Goal:
Find each line in the rows below that contains the word "does", and copy those lines out in full.

(Scene question rows)
§ §

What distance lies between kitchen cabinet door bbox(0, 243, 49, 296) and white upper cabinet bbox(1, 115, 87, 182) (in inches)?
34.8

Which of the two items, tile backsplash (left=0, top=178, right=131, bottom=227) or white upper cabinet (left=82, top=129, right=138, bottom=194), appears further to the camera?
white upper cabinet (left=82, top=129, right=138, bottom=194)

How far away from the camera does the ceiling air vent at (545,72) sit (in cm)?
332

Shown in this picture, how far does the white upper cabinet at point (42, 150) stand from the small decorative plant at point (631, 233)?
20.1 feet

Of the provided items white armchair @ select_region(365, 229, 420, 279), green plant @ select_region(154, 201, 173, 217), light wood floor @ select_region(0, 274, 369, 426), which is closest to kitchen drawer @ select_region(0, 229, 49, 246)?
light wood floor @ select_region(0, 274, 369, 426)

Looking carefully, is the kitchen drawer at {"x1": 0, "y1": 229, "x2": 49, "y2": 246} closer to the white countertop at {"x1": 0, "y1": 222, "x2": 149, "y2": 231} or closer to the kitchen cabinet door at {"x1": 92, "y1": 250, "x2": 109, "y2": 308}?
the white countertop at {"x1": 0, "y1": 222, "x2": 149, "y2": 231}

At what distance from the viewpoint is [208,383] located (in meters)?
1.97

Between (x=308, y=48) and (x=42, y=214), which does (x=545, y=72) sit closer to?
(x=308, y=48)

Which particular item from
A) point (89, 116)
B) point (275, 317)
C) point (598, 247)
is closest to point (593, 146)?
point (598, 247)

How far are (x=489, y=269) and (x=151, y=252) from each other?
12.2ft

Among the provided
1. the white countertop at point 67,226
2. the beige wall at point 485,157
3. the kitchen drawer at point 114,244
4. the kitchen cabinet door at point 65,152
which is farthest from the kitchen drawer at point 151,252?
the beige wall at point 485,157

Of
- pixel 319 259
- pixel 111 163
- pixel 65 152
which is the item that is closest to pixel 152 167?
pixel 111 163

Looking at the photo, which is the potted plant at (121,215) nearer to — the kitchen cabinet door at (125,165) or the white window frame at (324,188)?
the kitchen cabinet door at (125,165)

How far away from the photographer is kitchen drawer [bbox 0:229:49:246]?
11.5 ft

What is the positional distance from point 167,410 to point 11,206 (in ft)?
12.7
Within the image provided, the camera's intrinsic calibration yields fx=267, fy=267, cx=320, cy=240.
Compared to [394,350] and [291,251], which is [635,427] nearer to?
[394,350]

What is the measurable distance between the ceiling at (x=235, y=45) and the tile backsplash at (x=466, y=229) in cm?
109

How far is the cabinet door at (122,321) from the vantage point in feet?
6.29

§ §

Final result:
How far away from the camera does the ceiling air vent at (545,72) sit (in cm)?
Shown in this picture, how far does the white upper cabinet at point (42, 150) stand from the small decorative plant at point (631, 233)?
Between (x=308, y=48) and (x=42, y=214), which does (x=545, y=72) sit closer to?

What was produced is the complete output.